Sunday February 24, 2013 11:35:48 AM, Sheikh Qayoom, IANS

Srinagar: As academicians strive to include moral education in the school curriculum to check crimes in society, most people are clueless as to how this was addressed among the older generations of Kashmiris. Sociologists here argue the now nearly extinct art of storytelling by parents and grandparents was, in fact, the daily moral classes children went through at home.

"The invasion of television, Internet and cinema has, in fact, killed the tradition of storytelling in Kashmir. Children picked up their sense of rectitude through the stories their parents or the professional storytellers told them at home.

"The moral subtext of these stories was always universal, that truth would triumph over the evil. Crime never paid and however mighty the tyrant might be, it would always be the hero with the right moral conduct who carried the day," Farah Qayoom, a teacher of sociology in Kashmir University, told IANS.

Till as late as the 1960s, the art of storytelling as a powerful means of social communication was alive in Kashmir.

Most villages had professional storytellers around whom children and even elders would gather, especially during the lengthy winter nights to listen to the tales about far off lands.

"The coming of the storyteller into the village was an event nobody would miss.
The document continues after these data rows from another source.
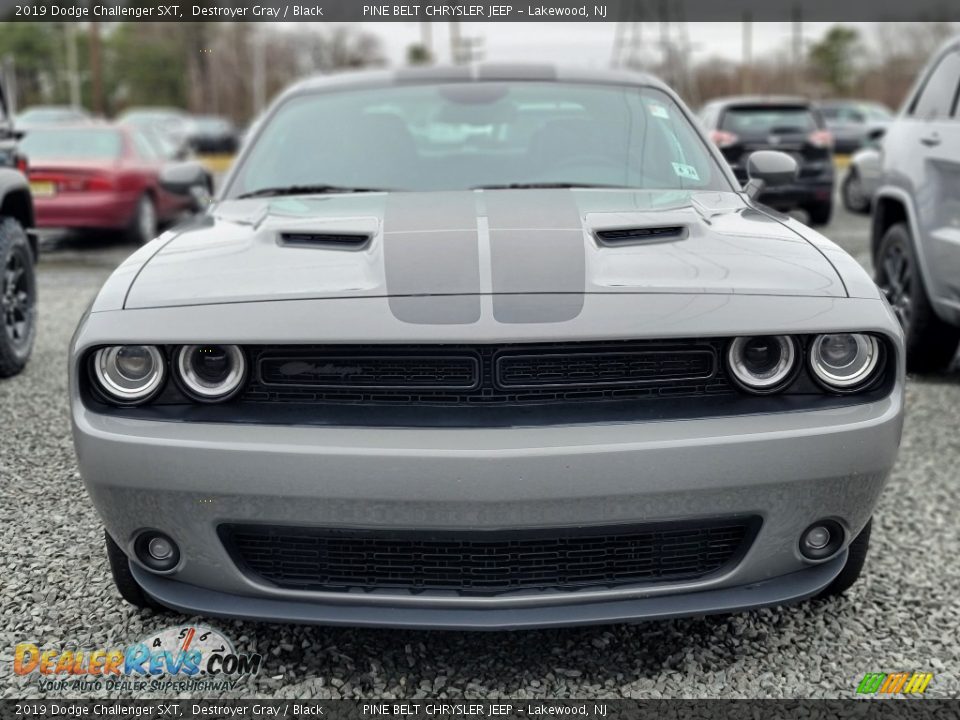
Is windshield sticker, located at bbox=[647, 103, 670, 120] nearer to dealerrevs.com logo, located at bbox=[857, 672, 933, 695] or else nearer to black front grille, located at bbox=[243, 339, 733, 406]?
black front grille, located at bbox=[243, 339, 733, 406]

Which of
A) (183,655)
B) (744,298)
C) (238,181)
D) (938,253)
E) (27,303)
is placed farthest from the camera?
(27,303)

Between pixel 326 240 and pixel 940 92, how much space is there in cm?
392

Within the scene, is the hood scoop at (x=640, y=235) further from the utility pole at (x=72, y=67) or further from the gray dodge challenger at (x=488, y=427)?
the utility pole at (x=72, y=67)

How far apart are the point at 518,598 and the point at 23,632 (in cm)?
131

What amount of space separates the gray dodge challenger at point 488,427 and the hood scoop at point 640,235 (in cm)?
5

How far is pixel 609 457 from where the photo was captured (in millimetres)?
1961

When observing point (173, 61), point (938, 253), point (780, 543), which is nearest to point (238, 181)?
point (780, 543)

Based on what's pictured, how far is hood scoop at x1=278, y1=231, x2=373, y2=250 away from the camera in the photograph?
95.3 inches

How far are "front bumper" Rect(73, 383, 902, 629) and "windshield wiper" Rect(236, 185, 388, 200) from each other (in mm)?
1257

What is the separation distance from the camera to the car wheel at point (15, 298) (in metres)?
4.70

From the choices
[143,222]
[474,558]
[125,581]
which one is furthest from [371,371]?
[143,222]

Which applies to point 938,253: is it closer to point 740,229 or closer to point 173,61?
point 740,229

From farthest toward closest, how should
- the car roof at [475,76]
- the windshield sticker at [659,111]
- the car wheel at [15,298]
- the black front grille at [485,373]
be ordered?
the car wheel at [15,298], the car roof at [475,76], the windshield sticker at [659,111], the black front grille at [485,373]

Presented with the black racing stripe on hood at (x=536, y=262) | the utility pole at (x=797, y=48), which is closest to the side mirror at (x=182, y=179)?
the black racing stripe on hood at (x=536, y=262)
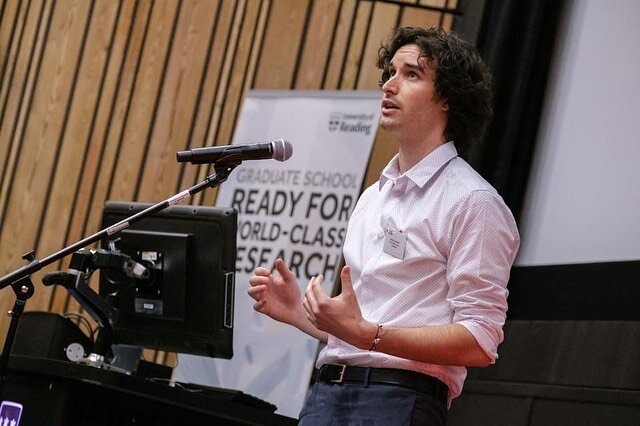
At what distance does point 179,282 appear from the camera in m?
2.80

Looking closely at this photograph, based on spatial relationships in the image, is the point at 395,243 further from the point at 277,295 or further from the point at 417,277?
the point at 277,295

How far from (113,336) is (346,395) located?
1.16 metres

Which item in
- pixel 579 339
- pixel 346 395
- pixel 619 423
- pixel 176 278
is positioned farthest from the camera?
pixel 579 339

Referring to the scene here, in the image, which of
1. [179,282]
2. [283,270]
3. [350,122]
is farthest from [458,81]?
[350,122]

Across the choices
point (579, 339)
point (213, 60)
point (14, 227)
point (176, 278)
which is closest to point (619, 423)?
point (579, 339)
We would wait eagerly for the evening when the storyteller would sit on a straw mat with an oil lamp on the pedestal to highlight the changing contours of his face as he transported you into the world of fairies, princes and demons," said Sheikh Abdul Rehman, 81, a resident of north Kashmir Ganderbal district.

Residents of another north Kashmir village remember the late Ghulam Muhammad Rather as a master storyteller of the area.

"He would bring all his story books along when invited to tell us a story. His stories about the prince with the wooden horse that flew over land and water to reach the demon's cave where his lady love had been caged are fresh in my memory," said Samad Sheikh, 72, a resident of Haripora village in the same district.

The art of storytelling is something the locals allowed to die out as more dazzling and pushbutton means for entertainment became available to them.

"I never heard a story in my entire childhood that did not have a moral message. I remember the story of the son who dragged his ailing father out of the home to the market place to get rid of him," Ali Muhammad Dar, 65, a resident of Gowharpora village in Badgam district, recalled to IANS.

"The father told the son to abandon him a few steps further down the lane.

"The son wondered why the dying man was insisting on being abandoned at a certain place. He asked the reason. The father told him that was the exact place where he had abandoned his own father in old age. The son understood the terrible mistake he was about to make and carried his father back home", Dar added.

As society battles with problems of old parents being abandoned by affluent children, crimes against women, drug abuse, cyber crimes and the like, shouldn't Kashmir recreate its moral police in the shape of the traditional storyteller?